Nothing before the line containing "Among the green" belongs in the answer; quote that line and all lines after it through the end of the material, word for word.

============================================================

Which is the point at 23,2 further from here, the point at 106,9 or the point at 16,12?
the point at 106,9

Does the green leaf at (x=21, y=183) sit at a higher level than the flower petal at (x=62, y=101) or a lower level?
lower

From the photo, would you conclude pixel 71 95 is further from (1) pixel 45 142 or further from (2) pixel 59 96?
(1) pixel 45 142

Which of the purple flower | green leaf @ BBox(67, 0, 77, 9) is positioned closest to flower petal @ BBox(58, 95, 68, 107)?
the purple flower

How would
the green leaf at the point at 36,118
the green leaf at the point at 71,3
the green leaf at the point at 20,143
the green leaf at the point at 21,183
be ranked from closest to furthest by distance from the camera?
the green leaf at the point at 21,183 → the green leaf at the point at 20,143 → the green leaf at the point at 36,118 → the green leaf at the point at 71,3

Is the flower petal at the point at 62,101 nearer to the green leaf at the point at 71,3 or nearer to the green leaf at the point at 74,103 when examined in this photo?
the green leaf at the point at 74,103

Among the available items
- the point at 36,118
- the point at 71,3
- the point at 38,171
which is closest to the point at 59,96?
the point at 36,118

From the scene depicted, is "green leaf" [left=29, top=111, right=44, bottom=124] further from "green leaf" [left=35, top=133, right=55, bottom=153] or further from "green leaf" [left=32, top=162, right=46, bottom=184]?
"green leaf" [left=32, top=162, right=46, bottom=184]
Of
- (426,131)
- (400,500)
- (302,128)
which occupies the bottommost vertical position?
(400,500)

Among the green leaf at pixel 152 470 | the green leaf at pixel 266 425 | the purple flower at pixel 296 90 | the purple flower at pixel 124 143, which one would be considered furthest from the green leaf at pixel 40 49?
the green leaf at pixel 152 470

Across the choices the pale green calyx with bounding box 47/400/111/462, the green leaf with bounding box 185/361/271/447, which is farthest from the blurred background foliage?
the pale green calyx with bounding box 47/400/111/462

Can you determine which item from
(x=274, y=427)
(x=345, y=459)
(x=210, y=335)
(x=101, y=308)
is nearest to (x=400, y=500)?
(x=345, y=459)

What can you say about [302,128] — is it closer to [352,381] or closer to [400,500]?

============================================================

# Written solution
Among the green leaf at pixel 152 470 | the green leaf at pixel 266 425 | the purple flower at pixel 296 90 | the purple flower at pixel 124 143, which one would be considered furthest from the green leaf at pixel 40 49?
the green leaf at pixel 152 470

Across the choices the pale green calyx with bounding box 47/400/111/462, the green leaf with bounding box 185/361/271/447, which is farthest from the blurred background foliage?
the pale green calyx with bounding box 47/400/111/462

Can you determine which item from
(x=274, y=427)
(x=345, y=459)
(x=210, y=335)
(x=101, y=308)
is nearest to (x=400, y=500)?
(x=345, y=459)

What can you say about [302,128] — is it closer to [352,381] or closer to [400,500]?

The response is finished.